La Historia no se repite, sino como farsa o tragedia, pero al menos ella es recurrente. Maquiavelo decía que a los hombres les gusta rehacer caminos ya recorridos.
La denuncia de corrupción fue el arma de la derecha brasileña para justificar la destitución de Rousseff en 2016, pero esta vez sus objetivos son más profundos.
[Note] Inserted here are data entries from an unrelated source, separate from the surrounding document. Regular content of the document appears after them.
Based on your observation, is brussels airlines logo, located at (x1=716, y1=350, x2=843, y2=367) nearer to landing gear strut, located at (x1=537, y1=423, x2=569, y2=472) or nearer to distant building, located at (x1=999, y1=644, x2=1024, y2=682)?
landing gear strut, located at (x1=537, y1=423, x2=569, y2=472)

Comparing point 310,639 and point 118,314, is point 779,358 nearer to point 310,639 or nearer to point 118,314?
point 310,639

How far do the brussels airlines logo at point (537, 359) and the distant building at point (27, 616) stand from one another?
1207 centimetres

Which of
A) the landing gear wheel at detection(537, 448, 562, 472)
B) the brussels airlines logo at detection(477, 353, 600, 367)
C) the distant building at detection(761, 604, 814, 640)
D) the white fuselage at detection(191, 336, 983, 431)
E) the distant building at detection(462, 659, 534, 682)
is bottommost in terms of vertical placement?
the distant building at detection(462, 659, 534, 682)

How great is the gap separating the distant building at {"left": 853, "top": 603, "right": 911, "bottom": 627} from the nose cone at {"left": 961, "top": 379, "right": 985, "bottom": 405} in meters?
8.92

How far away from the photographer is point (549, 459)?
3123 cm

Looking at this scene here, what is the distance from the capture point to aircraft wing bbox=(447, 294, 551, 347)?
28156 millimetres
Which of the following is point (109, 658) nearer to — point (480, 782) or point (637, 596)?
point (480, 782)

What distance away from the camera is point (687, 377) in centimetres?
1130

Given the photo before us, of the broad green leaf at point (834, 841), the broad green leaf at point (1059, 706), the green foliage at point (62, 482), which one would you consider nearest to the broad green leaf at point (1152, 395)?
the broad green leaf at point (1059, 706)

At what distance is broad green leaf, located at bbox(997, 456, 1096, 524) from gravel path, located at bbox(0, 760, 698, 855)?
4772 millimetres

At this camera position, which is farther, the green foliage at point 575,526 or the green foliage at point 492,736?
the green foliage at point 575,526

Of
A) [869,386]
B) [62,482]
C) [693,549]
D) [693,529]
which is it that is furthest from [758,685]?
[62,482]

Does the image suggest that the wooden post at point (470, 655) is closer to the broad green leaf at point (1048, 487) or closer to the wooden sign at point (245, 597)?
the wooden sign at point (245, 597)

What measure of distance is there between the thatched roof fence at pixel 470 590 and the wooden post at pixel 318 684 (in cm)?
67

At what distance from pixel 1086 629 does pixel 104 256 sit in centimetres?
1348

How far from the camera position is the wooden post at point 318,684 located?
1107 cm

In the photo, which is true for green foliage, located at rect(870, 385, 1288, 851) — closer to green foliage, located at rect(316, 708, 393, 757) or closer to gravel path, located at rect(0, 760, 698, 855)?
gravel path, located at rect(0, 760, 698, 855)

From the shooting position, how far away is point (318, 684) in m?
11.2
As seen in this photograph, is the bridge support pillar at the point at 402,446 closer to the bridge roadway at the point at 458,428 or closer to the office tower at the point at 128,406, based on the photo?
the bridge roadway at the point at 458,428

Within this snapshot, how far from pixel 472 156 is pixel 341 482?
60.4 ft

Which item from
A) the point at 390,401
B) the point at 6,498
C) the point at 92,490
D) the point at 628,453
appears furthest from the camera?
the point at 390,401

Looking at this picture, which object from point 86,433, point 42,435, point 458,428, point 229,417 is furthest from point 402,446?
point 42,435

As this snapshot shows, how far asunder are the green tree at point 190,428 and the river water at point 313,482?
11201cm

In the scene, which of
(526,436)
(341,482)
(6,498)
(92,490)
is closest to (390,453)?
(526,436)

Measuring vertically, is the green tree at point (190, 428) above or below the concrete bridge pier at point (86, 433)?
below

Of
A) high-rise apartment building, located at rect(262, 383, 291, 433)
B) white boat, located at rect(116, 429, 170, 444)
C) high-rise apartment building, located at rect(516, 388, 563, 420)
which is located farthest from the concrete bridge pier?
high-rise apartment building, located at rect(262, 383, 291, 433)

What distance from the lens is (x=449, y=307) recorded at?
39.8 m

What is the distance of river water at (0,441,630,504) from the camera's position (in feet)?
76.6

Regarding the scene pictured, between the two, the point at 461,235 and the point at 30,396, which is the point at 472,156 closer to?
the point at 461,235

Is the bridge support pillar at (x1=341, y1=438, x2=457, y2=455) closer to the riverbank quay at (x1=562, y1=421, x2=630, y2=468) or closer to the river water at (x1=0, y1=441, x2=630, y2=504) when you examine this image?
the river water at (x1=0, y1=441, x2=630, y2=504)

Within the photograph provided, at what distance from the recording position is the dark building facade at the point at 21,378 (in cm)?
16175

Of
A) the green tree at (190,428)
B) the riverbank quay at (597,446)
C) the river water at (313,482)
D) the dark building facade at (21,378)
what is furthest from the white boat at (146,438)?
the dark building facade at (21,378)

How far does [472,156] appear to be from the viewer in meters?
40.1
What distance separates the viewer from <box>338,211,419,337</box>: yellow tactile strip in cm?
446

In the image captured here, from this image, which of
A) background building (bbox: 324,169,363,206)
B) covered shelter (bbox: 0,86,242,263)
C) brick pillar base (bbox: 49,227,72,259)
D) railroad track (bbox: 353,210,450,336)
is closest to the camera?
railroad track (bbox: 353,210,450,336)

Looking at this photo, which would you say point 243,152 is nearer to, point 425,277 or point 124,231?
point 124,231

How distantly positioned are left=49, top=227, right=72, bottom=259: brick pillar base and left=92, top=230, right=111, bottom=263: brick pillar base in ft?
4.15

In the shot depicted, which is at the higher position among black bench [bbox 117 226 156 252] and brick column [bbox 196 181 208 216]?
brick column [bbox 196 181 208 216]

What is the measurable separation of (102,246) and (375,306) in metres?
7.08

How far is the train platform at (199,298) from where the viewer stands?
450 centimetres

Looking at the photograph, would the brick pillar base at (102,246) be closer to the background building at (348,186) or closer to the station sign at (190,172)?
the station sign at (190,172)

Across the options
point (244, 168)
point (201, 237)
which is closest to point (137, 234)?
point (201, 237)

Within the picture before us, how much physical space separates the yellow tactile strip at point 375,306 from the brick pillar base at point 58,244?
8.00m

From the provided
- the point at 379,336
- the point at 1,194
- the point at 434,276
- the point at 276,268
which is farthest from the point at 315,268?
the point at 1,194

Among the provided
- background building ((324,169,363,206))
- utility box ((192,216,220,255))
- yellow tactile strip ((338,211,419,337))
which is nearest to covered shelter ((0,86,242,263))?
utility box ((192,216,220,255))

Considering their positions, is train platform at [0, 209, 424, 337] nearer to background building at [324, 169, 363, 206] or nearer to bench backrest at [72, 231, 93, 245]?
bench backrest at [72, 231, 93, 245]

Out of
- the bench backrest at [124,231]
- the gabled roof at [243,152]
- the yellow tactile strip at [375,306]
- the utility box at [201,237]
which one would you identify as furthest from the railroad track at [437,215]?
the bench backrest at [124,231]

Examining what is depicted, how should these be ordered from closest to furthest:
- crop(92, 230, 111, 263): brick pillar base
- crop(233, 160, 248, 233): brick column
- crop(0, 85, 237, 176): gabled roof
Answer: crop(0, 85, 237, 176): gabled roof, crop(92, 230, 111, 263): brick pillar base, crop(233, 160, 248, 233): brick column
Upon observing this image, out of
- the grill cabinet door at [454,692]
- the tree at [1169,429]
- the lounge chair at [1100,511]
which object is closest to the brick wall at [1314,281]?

Con la cantaleta de siempre, se trata de destruir el símbolo de la emergencia de las masas, el ex presidente Luiz Inácio da Silva, a quien se trata de destruirlo difamándolo como corrupto, es la imagen que de él intenta dibujar la conspiración del sistema empresarial en alianza con los medios y el poder judicial.
En el caso de la destitución de Rousseff y del intento, en marcha, de destruir la imagen del ex presidente Lula y de lo que representa, hay un hecho inusitado: fueron las fuerzas de la corrupción, simbolizadas en la figura de Michel Temer y de la cuadrilla que tomó por asalto el poder que, en nombre del combate a la corrupción, comandaron el golpe y ahora maniobran la condena moral de Lula. (Traducción: ALAI)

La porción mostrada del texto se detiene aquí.